▶ **TEXT PROVIDED**
Midnight Robber, Nalo Hopkinson

North America Project 2022

My objective in undertaking this project was to discover who were the North American Alexis Wrights and Marie Munkaras. Ok, Toni Morrison is probably the Alexis Wright equivalent (I don’t think I’ve discovered a Kim Scott yet, and I don’t think Australia has an Octavia Butler or Zora Neale Hurston), but who are all those edgy, angry writers, mostly women in Australia at least, at the boundaries of literature and race and gender relations?

Well one of them is clearly Nalo Hopkinson (1960- ).

Hopkinson “was born in Jamaica, in the Caribbean. I lived for years in Guyana as well, and in Trinidad/Tobago. But the bulk of my life so far has been spent in Toronto, Canada. After about 35 years of that, I moved to the USA for a professorship in Creative Writing.” Nalohopkinson.com/About (in a section titled ‘Powered by ADHD’).

Midnight Robber (2000) is Science Fiction but as with much Women’s SF the SF is just a frame for a story about people. Men’s SF, straight SF, is generally about the SF – a universe is established and it is explored by stick figures. Women’s SF quite often follows the conventions of straight SF, a universe is established and its rules are adhered to, but the purpose is to provide an environment in which the behaviours of one or a few people may be interrogated.

Hopkinson has fun with Midnight Robber‘s environment, making her whole universe one giant Jamaican carnival. I of course missed most of the references but they’re here on Wikipedia if you want them. In brief, Earth is uninhabitable; Jamaicans have established themselves on a new planet, Toussaint; prisoners are exiled to another planet, New Half-Way Tree, in a parallel universe from which there is no return (it has a very 1788 New South Wales feel). The Indigenous people of New Half-Way Tree, the Douen, are smallish, I guess around 1.5m, with lizard-ish and bird-ish characteristics, and they live in trees – very reminiscent of Le Guin’s The Word for World is Forest.

▶ **PROBLEM STATEMENT**
Rewrite the post on Midnight Robber from "Hopkinson has fun" to "World is Forest.", putting "festival" in place of "carnival".

▶ **DATA SHOWN**
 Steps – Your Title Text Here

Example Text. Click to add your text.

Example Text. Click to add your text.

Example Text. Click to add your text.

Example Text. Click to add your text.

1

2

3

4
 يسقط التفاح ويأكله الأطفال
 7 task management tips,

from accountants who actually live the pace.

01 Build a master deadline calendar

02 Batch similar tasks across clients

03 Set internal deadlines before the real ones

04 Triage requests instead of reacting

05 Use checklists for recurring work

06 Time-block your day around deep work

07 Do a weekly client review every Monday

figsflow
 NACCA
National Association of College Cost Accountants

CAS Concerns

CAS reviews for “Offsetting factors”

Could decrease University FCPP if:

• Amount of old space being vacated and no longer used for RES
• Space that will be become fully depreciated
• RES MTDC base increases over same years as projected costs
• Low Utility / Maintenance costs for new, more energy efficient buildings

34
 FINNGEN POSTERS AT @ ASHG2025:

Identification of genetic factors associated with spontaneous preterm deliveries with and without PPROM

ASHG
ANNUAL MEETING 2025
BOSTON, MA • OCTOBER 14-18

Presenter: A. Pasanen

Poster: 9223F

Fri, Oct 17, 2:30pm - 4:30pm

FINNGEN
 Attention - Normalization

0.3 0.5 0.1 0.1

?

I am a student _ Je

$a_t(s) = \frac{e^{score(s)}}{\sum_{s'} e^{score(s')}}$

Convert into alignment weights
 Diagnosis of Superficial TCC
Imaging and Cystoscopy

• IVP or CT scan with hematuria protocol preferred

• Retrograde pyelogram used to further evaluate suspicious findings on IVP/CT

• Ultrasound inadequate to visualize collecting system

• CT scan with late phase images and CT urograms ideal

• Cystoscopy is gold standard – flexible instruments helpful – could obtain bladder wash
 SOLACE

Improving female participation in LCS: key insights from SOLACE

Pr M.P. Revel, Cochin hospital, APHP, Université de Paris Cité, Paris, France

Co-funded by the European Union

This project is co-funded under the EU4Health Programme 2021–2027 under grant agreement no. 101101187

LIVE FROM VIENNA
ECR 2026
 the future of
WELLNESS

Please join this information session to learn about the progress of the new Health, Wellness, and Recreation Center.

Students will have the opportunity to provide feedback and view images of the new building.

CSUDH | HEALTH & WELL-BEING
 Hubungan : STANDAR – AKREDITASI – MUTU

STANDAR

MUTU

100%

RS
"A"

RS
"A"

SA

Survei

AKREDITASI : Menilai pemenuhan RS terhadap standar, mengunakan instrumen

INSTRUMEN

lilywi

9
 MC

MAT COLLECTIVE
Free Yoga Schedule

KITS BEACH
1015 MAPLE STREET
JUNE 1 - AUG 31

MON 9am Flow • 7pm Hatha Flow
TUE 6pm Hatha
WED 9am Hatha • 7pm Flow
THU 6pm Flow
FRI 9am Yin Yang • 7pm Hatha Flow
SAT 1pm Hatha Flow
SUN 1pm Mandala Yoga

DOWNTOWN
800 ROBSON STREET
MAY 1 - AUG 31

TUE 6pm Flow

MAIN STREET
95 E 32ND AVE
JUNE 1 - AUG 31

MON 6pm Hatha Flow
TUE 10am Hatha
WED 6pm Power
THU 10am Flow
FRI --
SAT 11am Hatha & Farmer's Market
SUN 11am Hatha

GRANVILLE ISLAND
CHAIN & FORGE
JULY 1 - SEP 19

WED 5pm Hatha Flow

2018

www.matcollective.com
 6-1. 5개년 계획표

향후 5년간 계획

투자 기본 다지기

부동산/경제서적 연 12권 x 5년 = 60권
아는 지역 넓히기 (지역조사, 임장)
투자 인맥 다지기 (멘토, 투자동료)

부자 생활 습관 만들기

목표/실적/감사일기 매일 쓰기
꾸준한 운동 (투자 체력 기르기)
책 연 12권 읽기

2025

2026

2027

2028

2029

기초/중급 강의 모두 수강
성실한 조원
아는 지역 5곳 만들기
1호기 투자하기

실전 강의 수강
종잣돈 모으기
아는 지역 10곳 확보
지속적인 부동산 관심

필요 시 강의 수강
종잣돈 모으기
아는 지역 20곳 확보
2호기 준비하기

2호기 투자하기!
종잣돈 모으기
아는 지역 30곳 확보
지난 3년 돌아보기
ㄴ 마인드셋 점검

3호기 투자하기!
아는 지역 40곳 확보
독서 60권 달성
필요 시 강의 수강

▶ **RESULT OF THE EXERCISE**
Hopkinson has fun with Midnight Robber‘s environment, making her whole universe one giant Jamaican festival. I of course missed most of the references but they’re here on Wikipedia if you want them. In brief, Earth is uninhabitable; Jamaicans have established themselves on a new planet, Toussaint; prisoners are exiled to another planet, New Half-Way Tree, in a parallel universe from which there is no return (it has a very 1788 New South Wales feel). The Indigenous people of New Half-Way Tree, the Douen, are smallish, I guess around 1.5m, with lizard-ish and bird-ish characteristics, and they live in trees – very reminiscent of Le Guin’s The Word for World is Forest.